US 11,704,535 B1
	Hardware architecture for a neural network accelerator
Kumar S. S. Vemuri, Hyderabad (IN); Mahesh S. Mahadurkar, Wani (IN); Pavan K. Nadimpalli, Gudivada (IN); and Venkat Praveen K. Kancharlapalli, Vijayawada (IN)
Assigned to XILINX, INC., San Jose, CA (US)
Filed by Xilinx, Inc., San Jose, CA (US)
Filed on May 17, 2019, as Appl. No. 16/415,907.
Int. Cl. G06N 3/04 (2023.01); G06F 3/06 (2006.01); G06N 3/063 (2023.01); G06F 5/16 (2006.01); G06N 3/02 (2006.01); G06N 3/06 (2006.01); G06N 20/00 (2019.01)

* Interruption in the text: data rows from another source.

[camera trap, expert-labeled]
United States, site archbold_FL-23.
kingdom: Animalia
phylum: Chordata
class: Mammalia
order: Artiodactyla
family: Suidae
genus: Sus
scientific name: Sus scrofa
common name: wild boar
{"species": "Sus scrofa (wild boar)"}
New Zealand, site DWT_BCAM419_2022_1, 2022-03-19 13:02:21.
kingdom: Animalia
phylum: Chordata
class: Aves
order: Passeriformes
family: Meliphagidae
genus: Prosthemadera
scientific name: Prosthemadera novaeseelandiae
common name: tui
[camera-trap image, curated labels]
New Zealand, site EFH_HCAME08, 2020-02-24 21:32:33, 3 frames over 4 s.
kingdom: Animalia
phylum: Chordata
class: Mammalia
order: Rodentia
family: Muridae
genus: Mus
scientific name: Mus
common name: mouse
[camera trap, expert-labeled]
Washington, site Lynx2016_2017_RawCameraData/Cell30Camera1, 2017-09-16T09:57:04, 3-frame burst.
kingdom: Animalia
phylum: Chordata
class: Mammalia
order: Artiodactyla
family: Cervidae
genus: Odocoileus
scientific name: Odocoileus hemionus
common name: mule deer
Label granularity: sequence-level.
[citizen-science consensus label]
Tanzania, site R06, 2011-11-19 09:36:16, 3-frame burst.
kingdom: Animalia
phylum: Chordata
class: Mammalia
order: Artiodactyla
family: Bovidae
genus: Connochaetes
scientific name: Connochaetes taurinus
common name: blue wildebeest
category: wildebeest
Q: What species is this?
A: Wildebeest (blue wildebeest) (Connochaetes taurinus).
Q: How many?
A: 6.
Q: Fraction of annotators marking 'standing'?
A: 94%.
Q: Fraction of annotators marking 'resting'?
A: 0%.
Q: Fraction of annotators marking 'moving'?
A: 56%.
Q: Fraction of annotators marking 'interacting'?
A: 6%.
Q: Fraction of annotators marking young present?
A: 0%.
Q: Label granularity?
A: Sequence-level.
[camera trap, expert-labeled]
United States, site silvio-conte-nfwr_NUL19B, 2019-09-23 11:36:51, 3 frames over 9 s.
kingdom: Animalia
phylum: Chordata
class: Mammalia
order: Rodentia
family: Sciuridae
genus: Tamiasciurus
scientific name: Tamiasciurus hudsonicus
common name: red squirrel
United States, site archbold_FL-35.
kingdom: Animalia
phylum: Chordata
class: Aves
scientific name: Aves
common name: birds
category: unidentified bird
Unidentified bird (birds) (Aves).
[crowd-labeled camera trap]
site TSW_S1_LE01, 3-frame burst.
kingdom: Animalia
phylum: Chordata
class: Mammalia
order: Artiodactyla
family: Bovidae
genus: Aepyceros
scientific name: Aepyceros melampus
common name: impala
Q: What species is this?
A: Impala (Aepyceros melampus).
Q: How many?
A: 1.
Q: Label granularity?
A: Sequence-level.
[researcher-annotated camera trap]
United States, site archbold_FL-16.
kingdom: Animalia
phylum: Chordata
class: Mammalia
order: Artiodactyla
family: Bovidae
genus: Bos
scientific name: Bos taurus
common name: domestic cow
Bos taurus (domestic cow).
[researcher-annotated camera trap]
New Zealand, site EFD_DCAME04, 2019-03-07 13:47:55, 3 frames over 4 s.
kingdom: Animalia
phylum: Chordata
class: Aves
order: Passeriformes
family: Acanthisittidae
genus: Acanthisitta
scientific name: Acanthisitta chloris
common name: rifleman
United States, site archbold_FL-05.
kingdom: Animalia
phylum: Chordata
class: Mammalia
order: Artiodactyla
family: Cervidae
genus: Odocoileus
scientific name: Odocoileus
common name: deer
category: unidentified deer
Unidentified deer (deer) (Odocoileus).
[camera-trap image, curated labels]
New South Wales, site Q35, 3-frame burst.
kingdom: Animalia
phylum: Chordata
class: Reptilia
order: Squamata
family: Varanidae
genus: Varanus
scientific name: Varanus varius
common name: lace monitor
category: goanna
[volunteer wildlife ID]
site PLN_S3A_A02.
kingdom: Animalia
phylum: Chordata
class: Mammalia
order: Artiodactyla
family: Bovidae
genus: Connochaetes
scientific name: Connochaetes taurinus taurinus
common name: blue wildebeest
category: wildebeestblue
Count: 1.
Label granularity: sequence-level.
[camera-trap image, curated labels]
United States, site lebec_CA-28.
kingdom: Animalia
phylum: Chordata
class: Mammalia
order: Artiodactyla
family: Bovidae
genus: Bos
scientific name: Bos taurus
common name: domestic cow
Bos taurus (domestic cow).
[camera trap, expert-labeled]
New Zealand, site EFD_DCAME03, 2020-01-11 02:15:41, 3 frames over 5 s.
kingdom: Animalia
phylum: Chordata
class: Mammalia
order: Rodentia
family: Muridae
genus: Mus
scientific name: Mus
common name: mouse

CPC G06N 3/04 (2013.01) [G06F 3/0655 (2013.01); G06F 3/0656 (2013.01); G06N 3/063 (2013.01); G06F 3/061 (2013.01); G06F 3/0613 (2013.01); G06F 3/0635 (2013.01); G06F 3/0679 (2013.01); G06F 3/0688 (2013.01); G06F 5/16 (2013.01); G06N 3/02 (2013.01); G06N 3/06 (2013.01); G06N 20/00 (2019.01)]

21 Claims

1. An integrated circuit (IC), comprising:

a digital processing engine (DPE) array having a plurality of DPEs configured to execute one or more layers of a neural network;

reconfigurable integrated circuitry configured to include:

an input/output (IO) controller configured to receive input data to be processed by the DPE array based on the one or more layers of the neural network;

a feeding controller configured to feed the input data from the IO controller to the DPE array executing the one or more layers of the neural network;

a weight controller configured to provide weight parameters used for processing the input data through the one or more layers of the neural network to the DPE array;

an output controller configured to receive processed data from the DPE array based on the one or more layers of the neural network; and

configurable buffers configured to communicate with the IO controller, the feeding controller, the weight controller, and the output controller to facilitate data processing between the IO controller, the feeding controller and the weight controller by alternating between storing and processing data in the configurable buffers;

wherein a first one of the DPEs comprises a neural network unit (NNU) configured to process the input data; and

wherein the NNU comprises digital signal processors (DSPs) configured to process the input data at a frequency that is at least double a frequency at which the programmable logic is configured to operate.